● WRITTEN PROBLEM
Present every line of the records below as a numbered list, leaving out blank lines and omitting the pictures.

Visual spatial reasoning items
>>>>>

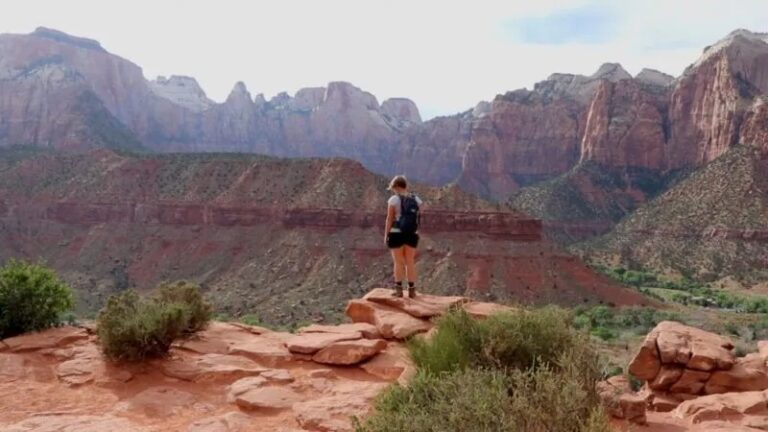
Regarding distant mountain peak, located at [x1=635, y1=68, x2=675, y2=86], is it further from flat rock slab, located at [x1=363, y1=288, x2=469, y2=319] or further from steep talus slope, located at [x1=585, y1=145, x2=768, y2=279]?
flat rock slab, located at [x1=363, y1=288, x2=469, y2=319]

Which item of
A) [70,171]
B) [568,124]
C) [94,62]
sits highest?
[94,62]

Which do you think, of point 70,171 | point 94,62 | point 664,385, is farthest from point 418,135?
point 664,385

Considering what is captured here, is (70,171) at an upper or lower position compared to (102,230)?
upper

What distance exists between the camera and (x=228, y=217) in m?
67.8

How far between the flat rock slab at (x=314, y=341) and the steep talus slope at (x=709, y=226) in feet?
258

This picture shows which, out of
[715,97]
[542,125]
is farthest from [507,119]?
[715,97]

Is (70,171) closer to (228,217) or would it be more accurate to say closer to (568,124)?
(228,217)

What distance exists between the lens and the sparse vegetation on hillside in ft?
17.1

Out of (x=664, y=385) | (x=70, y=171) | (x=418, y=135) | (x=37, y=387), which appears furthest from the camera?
(x=418, y=135)

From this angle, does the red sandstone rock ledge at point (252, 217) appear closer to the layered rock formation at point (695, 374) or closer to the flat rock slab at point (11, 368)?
the layered rock formation at point (695, 374)

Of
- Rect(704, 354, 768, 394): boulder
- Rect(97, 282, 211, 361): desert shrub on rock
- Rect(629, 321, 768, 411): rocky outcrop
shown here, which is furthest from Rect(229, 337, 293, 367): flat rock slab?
Rect(704, 354, 768, 394): boulder

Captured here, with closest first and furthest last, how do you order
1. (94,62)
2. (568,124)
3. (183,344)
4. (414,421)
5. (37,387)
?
(414,421), (37,387), (183,344), (568,124), (94,62)

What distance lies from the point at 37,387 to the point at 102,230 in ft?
217

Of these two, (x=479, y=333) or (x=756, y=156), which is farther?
(x=756, y=156)
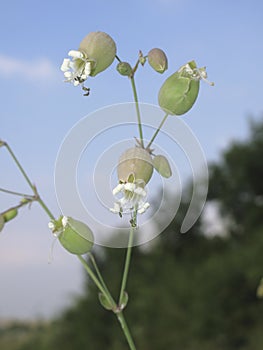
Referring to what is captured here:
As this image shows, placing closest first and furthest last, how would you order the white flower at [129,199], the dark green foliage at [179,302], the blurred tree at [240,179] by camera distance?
the white flower at [129,199] < the dark green foliage at [179,302] < the blurred tree at [240,179]

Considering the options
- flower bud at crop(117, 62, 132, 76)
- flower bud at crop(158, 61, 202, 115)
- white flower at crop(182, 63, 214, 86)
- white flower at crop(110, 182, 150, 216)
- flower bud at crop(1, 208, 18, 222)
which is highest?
flower bud at crop(117, 62, 132, 76)

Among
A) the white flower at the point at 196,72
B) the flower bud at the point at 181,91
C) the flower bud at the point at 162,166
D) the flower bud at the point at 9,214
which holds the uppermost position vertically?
the white flower at the point at 196,72

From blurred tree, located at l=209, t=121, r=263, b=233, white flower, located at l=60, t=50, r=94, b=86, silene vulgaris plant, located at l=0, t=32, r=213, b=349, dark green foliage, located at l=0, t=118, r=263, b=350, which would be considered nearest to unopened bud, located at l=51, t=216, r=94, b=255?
silene vulgaris plant, located at l=0, t=32, r=213, b=349

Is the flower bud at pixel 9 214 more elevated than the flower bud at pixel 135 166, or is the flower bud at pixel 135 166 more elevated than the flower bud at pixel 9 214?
the flower bud at pixel 135 166

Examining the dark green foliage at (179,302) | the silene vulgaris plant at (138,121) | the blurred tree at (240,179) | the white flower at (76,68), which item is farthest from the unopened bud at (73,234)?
the blurred tree at (240,179)

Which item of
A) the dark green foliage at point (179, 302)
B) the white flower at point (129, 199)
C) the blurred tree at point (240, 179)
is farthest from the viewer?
the blurred tree at point (240, 179)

<<<<<

● SOLUTION
1. Regarding distant mountain peak, located at [x1=635, y1=68, x2=675, y2=86], is it further from flat rock slab, located at [x1=363, y1=288, x2=469, y2=319] or further from steep talus slope, located at [x1=585, y1=145, x2=768, y2=279]?
2. flat rock slab, located at [x1=363, y1=288, x2=469, y2=319]
3. Which item of
4. A) [70,171]
5. B) [568,124]
6. C) [94,62]
7. sits highest?
8. [94,62]
9. Which do you think, of point 70,171 | point 94,62 | point 664,385, is farthest from point 418,135?
10. point 664,385
11. Considering what is captured here, is (70,171) at an upper or lower position compared to (102,230)?
12. upper
13. What distance exists between the camera and (x=228, y=217) in m?
14. 67.8
15. How far between the flat rock slab at (x=314, y=341) and the steep talus slope at (x=709, y=226) in feet?
16. 258
17. This picture shows which, out of
18. [715,97]
19. [542,125]
20. is farthest from [507,119]?
21. [715,97]
22. Is (70,171) closer to (228,217) or would it be more accurate to say closer to (568,124)?
23. (228,217)
24. What distance exists between the lens and the sparse vegetation on hillside in ft?
25. 17.1
26. Out of (x=664, y=385) | (x=70, y=171) | (x=418, y=135) | (x=37, y=387), which appears furthest from the camera?
27. (x=418, y=135)
28. From this angle, does the red sandstone rock ledge at point (252, 217) appear closer to the layered rock formation at point (695, 374) or closer to the flat rock slab at point (11, 368)?
29. the layered rock formation at point (695, 374)
30. Of
31. - Rect(704, 354, 768, 394): boulder
32. - Rect(97, 282, 211, 361): desert shrub on rock
33. - Rect(629, 321, 768, 411): rocky outcrop
34. shown here, which is furthest from Rect(229, 337, 293, 367): flat rock slab?
35. Rect(704, 354, 768, 394): boulder
36. Captured here, with closest first and furthest last, how do you order
37. 1. (94,62)
38. 2. (568,124)
39. 3. (183,344)
40. 4. (414,421)
41. 5. (37,387)
42. ?
43. (414,421), (37,387), (183,344), (568,124), (94,62)
44. What distance lies from the point at 37,387 to the point at 102,230 in ft?
45. 217
46. Of these two, (x=479, y=333) or (x=756, y=156), which is farther?
47. (x=756, y=156)
48. Referring to what is captured here:
49. As this image shows, placing closest first and furthest last, how would you order the white flower at [129,199], the dark green foliage at [179,302], the blurred tree at [240,179] by camera distance?
50. the white flower at [129,199] < the dark green foliage at [179,302] < the blurred tree at [240,179]
51. Considering the options
52. - flower bud at crop(117, 62, 132, 76)
53. - flower bud at crop(158, 61, 202, 115)
54. - white flower at crop(182, 63, 214, 86)
55. - white flower at crop(110, 182, 150, 216)
56. - flower bud at crop(1, 208, 18, 222)
57. which is highest?
58. flower bud at crop(117, 62, 132, 76)
59. Among
60. A) the white flower at the point at 196,72
61. B) the flower bud at the point at 181,91
62. C) the flower bud at the point at 162,166
63. D) the flower bud at the point at 9,214
64. which holds the uppermost position vertically?
65. the white flower at the point at 196,72
66. From blurred tree, located at l=209, t=121, r=263, b=233, white flower, located at l=60, t=50, r=94, b=86, silene vulgaris plant, located at l=0, t=32, r=213, b=349, dark green foliage, located at l=0, t=118, r=263, b=350, which would be considered nearest to unopened bud, located at l=51, t=216, r=94, b=255?
67. silene vulgaris plant, located at l=0, t=32, r=213, b=349
68. Is the flower bud at pixel 9 214 more elevated than the flower bud at pixel 135 166, or is the flower bud at pixel 135 166 more elevated than the flower bud at pixel 9 214?
69. the flower bud at pixel 135 166
70. Examining the dark green foliage at (179,302) | the silene vulgaris plant at (138,121) | the blurred tree at (240,179) | the white flower at (76,68), which item is farthest from the unopened bud at (73,234)?
71. the blurred tree at (240,179)
72. Which item of
73. A) the dark green foliage at point (179, 302)
74. B) the white flower at point (129, 199)
75. C) the blurred tree at point (240, 179)
76. is farthest from the viewer?
77. the blurred tree at point (240, 179)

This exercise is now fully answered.